** Opening SELECTED TEXT block **

Solo dev built a Node.js text-based renderer and HTTP harness so Claude Code can play-test Crossword Dungeon without touching browser automation or game source files.
Key Takeaways
The harness wraps the browser game via synthetic events and a stateless HTTP server, exposing game state as text panels and ASCII maps – no MCP browser tool, no screenshots.
Claude navigated rooms, triggered combat, used the shop, and caught a real bug (cage trap never clearing state.caged) during the same play session that added the feature.
Dual-map design matters: ASCII dungeon for visual context, compact grid map for AI navigation – two representations of the same state solved different parsing problems.
Milestone 13 shipped five special encounter types with full playtest verification in 12m 34s at ~120k tokens on Claude Sonnet 4.6 Pro; manual follow-up was under 30 minutes.
The workflow shift: AI can now build minimal bug-reproduction fixtures on demand, not just exercise happy paths – turning bug reports into automated regression steps.
Hacker News Comment Review
Multiple indie devs report shipping near-identical setups independently: a CLI or code-level API layered over game state as a second renderer, confirming the pattern generalizes beyond text-heavy turn-based games.
The hard case is realtime physics: one commenter building a 2D slingshot game found browser MCP unusable because the player moved between screenshots, forcing a code-level physics step API instead – text/turn-based is the sweet spot for current models.
A recurring workflow unlock across comments is async overnight execution: with AI-writable E2E tests, devs can assign a milestone and go to sleep, getting further than before without babysitting.
Notable Comments
@ZeidJ: Built a Pokemon-style MMORPG where agents and human players collaborate; found users resisted spending tokens on games, but the agent-interaction experiment itself produced a genuinely playable result.
@fishtoaster: Physics-based 2D game required giving AI both a code-level API to step the physics engine and a browser MCP – neither alone was sufficient for realtime geometry.

** Closing SELECTED TEXT block **

**EXERCISE DESCRIPTION:** Please extract the passage of the summary starting at "The hard case" and ending at "for realtime geometry.". Work from the summary alone.

** Opening DATASET CONTENT block **

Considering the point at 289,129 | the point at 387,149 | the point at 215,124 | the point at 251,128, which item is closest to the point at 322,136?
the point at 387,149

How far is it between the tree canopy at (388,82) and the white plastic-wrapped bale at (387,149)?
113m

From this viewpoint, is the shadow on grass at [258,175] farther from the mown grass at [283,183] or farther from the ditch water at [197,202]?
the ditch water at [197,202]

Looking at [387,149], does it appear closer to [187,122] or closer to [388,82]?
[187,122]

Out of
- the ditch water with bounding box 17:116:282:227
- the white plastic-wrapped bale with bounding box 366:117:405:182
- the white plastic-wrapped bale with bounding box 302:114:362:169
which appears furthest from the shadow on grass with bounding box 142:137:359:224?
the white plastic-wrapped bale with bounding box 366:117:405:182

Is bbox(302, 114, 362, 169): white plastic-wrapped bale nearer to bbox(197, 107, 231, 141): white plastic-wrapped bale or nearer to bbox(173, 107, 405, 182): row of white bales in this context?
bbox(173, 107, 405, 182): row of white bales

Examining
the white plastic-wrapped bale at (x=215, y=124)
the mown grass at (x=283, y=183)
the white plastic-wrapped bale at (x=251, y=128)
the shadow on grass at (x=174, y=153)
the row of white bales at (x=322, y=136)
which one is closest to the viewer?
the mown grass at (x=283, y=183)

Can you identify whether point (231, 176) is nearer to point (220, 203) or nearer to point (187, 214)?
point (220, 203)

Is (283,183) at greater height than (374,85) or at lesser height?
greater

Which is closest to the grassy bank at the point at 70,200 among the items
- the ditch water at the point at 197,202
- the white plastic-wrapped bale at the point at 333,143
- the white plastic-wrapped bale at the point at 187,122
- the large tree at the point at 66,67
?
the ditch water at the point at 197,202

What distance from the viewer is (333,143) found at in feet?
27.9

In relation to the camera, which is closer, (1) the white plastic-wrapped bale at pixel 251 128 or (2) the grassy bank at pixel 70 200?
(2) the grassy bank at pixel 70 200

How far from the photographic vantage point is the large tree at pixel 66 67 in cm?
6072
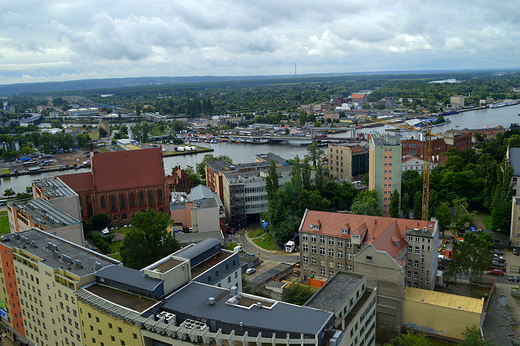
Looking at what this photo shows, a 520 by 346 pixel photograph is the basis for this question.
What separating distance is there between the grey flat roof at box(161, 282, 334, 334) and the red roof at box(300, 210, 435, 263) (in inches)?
393

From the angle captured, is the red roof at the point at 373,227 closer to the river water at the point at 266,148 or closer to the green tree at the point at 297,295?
the green tree at the point at 297,295

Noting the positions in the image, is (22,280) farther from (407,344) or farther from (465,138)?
(465,138)

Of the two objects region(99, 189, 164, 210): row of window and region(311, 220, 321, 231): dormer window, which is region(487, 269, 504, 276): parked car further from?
region(99, 189, 164, 210): row of window

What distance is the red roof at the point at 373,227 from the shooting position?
958 inches

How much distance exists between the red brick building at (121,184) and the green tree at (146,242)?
51.3 feet

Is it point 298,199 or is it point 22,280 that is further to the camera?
point 298,199

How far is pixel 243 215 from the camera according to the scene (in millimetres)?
40594

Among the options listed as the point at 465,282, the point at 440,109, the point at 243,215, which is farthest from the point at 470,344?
the point at 440,109

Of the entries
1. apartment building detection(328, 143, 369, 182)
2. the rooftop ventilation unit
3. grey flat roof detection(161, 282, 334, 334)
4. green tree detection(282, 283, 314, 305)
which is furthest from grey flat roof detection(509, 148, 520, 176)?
the rooftop ventilation unit

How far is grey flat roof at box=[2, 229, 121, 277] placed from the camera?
63.0 ft

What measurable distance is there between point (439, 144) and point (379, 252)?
4617 centimetres

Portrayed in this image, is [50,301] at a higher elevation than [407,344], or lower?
higher

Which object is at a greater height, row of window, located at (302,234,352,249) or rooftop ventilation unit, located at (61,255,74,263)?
rooftop ventilation unit, located at (61,255,74,263)

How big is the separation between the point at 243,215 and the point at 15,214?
19.0m
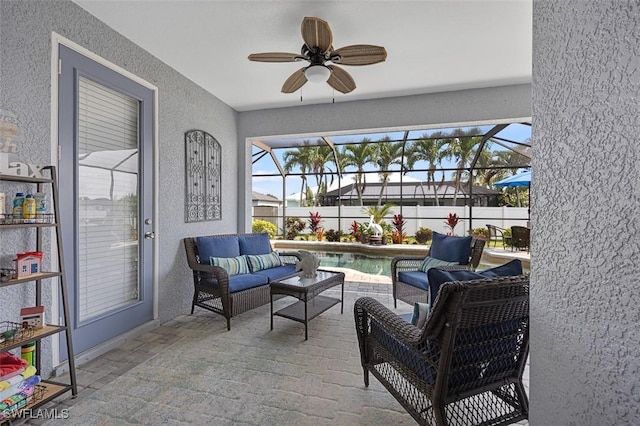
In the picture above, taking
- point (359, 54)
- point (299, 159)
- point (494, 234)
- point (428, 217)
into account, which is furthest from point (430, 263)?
point (299, 159)

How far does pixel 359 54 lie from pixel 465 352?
2297mm

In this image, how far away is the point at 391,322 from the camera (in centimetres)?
182

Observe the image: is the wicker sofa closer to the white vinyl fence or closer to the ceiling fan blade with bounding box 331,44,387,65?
the ceiling fan blade with bounding box 331,44,387,65

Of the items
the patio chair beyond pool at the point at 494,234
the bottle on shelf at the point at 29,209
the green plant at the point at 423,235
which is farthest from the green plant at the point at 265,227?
the bottle on shelf at the point at 29,209

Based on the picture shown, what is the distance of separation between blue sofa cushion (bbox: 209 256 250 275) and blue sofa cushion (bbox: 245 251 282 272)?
0.27 ft

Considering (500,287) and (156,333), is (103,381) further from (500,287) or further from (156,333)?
(500,287)

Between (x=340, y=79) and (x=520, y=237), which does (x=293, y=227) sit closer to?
(x=520, y=237)

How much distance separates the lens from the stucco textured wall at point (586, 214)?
0.75 metres

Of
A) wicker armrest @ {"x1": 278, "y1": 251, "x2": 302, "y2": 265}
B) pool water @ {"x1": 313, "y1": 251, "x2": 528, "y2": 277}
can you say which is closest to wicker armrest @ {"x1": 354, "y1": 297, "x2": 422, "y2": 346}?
wicker armrest @ {"x1": 278, "y1": 251, "x2": 302, "y2": 265}

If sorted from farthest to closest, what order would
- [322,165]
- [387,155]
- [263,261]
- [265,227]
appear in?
[322,165], [387,155], [265,227], [263,261]

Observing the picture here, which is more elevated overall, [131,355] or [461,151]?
[461,151]

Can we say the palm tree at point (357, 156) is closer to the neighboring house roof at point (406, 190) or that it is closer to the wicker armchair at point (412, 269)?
the neighboring house roof at point (406, 190)

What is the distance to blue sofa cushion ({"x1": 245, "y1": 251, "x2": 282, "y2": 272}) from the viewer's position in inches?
159

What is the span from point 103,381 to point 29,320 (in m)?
0.67
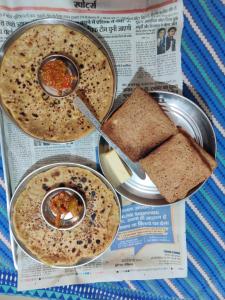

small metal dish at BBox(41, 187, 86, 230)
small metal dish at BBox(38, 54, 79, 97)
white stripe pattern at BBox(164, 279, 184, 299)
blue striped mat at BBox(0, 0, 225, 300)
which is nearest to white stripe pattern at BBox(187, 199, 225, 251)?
blue striped mat at BBox(0, 0, 225, 300)

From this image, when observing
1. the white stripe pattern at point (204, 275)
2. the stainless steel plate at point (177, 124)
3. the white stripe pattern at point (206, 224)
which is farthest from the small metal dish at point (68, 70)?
the white stripe pattern at point (204, 275)

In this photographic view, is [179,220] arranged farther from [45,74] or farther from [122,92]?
[45,74]

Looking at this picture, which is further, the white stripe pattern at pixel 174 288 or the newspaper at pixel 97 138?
the white stripe pattern at pixel 174 288

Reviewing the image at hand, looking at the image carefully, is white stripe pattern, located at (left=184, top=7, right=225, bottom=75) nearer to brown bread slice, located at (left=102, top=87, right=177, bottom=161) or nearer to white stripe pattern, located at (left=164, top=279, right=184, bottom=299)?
brown bread slice, located at (left=102, top=87, right=177, bottom=161)

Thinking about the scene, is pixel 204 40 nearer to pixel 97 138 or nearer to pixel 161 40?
pixel 161 40

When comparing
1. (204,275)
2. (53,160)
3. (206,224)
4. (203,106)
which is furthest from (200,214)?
(53,160)

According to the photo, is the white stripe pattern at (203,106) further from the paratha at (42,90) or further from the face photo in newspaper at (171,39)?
the paratha at (42,90)

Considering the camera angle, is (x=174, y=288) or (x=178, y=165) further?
(x=174, y=288)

** Closing DATASET CONTENT block **

**SOLUTION FOR THIS TASK:**
The hard case is realtime physics: one commenter building a 2D slingshot game found browser MCP unusable because the player moved between screenshots, forcing a code-level physics step API instead – text/turn-based is the sweet spot for current models.
A recurring workflow unlock across comments is async overnight execution: with AI-writable E2E tests, devs can assign a milestone and go to sleep, getting further than before without babysitting.
Notable Comments
@ZeidJ: Built a Pokemon-style MMORPG where agents and human players collaborate; found users resisted spending tokens on games, but the agent-interaction experiment itself produced a genuinely playable result.
@fishtoaster: Physics-based 2D game required giving AI both a code-level API to step the physics engine and a browser MCP – neither alone was sufficient for realtime geometry.